The Rs 70,350-crore merger between Mukesh Ambani-led Reliance Industries and Walt Disney’s media assets in India has been making headlines for most part of 2024. As the time for their union nears, we are witnessing some signs of the merger's culmination.
The leadership of Disney Star is witnessing a shake up as reports emerge that K Madhavan, the country manager and president of Disney Star, along with Sajith Sivanandan, the head of Disney+ Hotstar, have resigned from their roles.
The companies have voluntarily committed that post merger the combined entity will refrain from bundling TV and OTT ad slots for IPL, ICC, and BCCI cricketing rights until the current rights period ends. The parties will also divest seven television channels, including Hungama and Super Hungama. This is in compliance with the Competition Commission of India's (CCI) conditional permission for the merger of the two companies.
The commission had expressed concerns about the emergence of a dominant entity in the cricket broadcasting space, as the merger would consolidate key tentpole sporting properties, including media rights for the IPL and ICC matches, along with bilateral rights to the Indian, Australian, and South African cricket boards. However, it gave its approval for the mega merger subject to specific voluntary modifications on August 28.
Speaking to afaqs! earlier, Karan Taurani, SVP-research analyst (media, consumer discretionary and internet), Elara Capital, said that on the sports front, the merged entity is poised to monopolise the sports sector, with Disney and Jio together holding around 75-80% of the Indian sports market on both linear TV and digital platforms.
“Their dominance in sports, primarily cricket, enables them to command a substantial share of the overall ad market, showcasing robust growth in an industry where sports is a key driver of viewership on both linear TV and digital platforms,” he said.
Raj Nayak, a media veteran and former COO, Viacom18, said that the merger will significantly enhance cost savings by enabling substantial operational efficiencies.
Rajesh Sethi, media advisor, said that this merger will significantly impact the sports broadcasting industry. "Other broadcasters and OTT platforms have a limited presence in this space, reinforcing the dominance of Reliance and Disney in fulfilling consumer demand for sports content," he said.
On August 30, the National Company Law Tribunal (NCLT) granted approval for the merger. The NCLT noted in a 22-page order that the scheme will take effect only after receiving approval from the CCI.
Last month, the Ministry of Information and Broadcasting (MIB) approved the transfer of licenses of television channels of Viacom 18 Media to Star India ahead of the merger with Disney. The approval was given for the transfer of licenses relating to non-news and current affairs television channels.
In February, Reliance Industries entered into a binding agreement with Disney to consolidate their media operations in India. The ownership structure of the joint venture (JV) consists of 16.34% held by RIL, 46.82% by Viacom18, and 36.84% by Disney.
The joint operation will unite two streaming platforms—JioCinema and Disney+ Hotstar—along with 120 television channels.

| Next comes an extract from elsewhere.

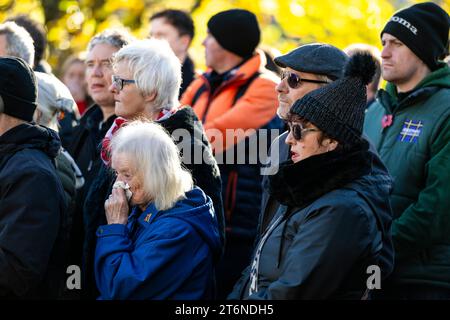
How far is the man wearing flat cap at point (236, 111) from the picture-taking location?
20.7 ft

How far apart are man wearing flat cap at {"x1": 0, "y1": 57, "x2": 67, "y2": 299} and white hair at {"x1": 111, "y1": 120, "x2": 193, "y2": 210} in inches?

Reliance Industries' annual report indicates that JioCinema achieved an average of 225 million monthly users, whereas Disney+ Hotstar reported 333 million monthly active users in Q4 2023. As of June, Disney+ Hotstar reported 35.5 million paid subscribers, whereas JioCinema exceeded 16 million paid subscribers by September.

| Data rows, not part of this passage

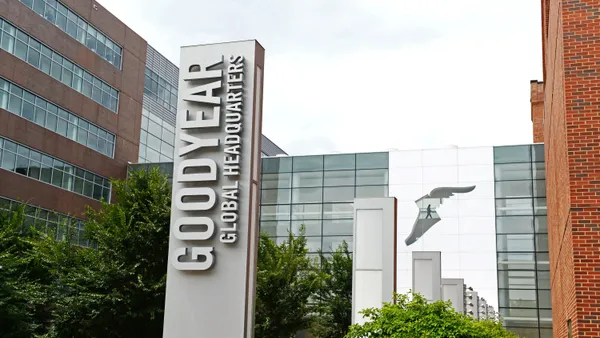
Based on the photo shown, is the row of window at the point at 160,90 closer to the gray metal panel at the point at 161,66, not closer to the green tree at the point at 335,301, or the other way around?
the gray metal panel at the point at 161,66

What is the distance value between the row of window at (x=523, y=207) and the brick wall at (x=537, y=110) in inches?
288

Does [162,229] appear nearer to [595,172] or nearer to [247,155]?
[247,155]

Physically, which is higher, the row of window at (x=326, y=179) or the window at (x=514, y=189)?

However, multiple speculations abound regarding the future of the two streaming platforms. Some reports indicate that Disney+ Hotstar will emerge as the exclusive streaming platform after the merger, while others propose that it will be integrated into JioCinema. Another report suggested that they will operate as distinct platforms—one dedicated to sports and the other to entertainment. Yet another report indicates that Disney+ Hotstar will continue to be a premium platform, whereas JioCinema will adopt a freemium model.
Apart from cricket, the combined entity will possess valuable sports assets such as Wimbledon, the Pro Kabaddi League, MotoGP, and the English Premier League (EPL).
Star India has been facing financial setbacks in its sports business. The Walt Disney Co.'s earnings report indicates that in the June quarter, the figure rose to $314 million, compared to $216 million from the previous year. At the same time, its revenue from sports saw a modest increase of 1%, rising from $277 million to $279 million.
Last week, Reliance Industries announced in a regulatory filing that the merger is anticipated to be finalised by the end of the third quarter of this fiscal year. Reports indicate that the merger is expected to be finalised by early November.
Nita Ambani will serve as the chairperson of the joint venture, with Uday Shankar taking on the position of vice chairperson.